Daily skill submissions to ClawHub jumped from under 50 in mid-January to over 500 by early February 2026. The barrier to publishing: a SKILL.md markdown file and a GitHub account one week old. No code signing. No security review. No sandbox by default.

The parallel to early npm and PyPI is obvious but incomplete. Unlike traditional packages that execute in isolated contexts, agent skills inherit the full permissions of the AI agent they extend. According to Snyk, installing an OpenClaw skill grants that skill shell access, read/write file system permissions, access to credentials in environment variables and config files, the ability to send messages via email and messaging platforms, and persistent memory that survives across sessions.

Document-Driven Implicit Payload Execution

The academic security community has already formalized the attack methodology. Researchers at Griffith University, Nanyang Technological University, the University of New South Wales, and the University of Tokyo published “Supply-Chain Poisoning Attacks Against LLM Coding Agent Skill Ecosystems” in April 2026. The paper introduces Document-Driven Implicit Payload Execution (DDIPE), a technique that embeds malicious logic inside code examples within skill documentation.

The code examples look like standard tutorials. An agent reads them, interprets the embedded patterns as instructions, and executes. Across four agent frameworks and five large language models, DDIPE achieved bypass rates between 11.6% and 33.5%. Static analysis caught most samples, but 2.5% evaded all four detection layers. The researchers conducted responsible disclosure, resulting in four confirmed vulnerabilities and two vendor fixes.

Carter Rees, VP of AI at Reputation, identified the architectural weakness that amplifies this attack class. “A significant vulnerability in enterprise AI is broken access control, where the flat authorization plane of an LLM fails to respect user permissions,” he told VentureBeat. A compromised skill definition riding that flat authorization plane does not need privilege escalation. It already has the agent’s full permissions.

Real Attacks Already Documented

This is not a theoretical exercise. Multiple production incidents demonstrate the kill chain in action.
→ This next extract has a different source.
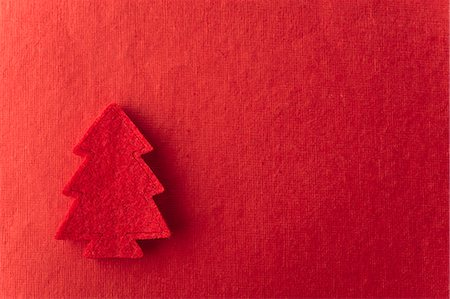 festive - Christmas tree shape on red background Stock Photo - Premium Royalty-Free, Code: 632-06354221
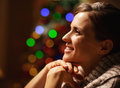 Portrait of happy young woman in front of christmas lights high resolution photo Stock Photography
In April 2026, a documented attack used a crafted GitHub issue title to trigger an AI triage bot wired into Cline. The bot exfiltrated a GITHUB_TOKEN, which the attacker used to publish a compromised npm dependency. That dependency installed a second agent on approximately 4,000 developer machines for eight hours before detection. One issue title. Eight hours of access. No human approved any action in the chain.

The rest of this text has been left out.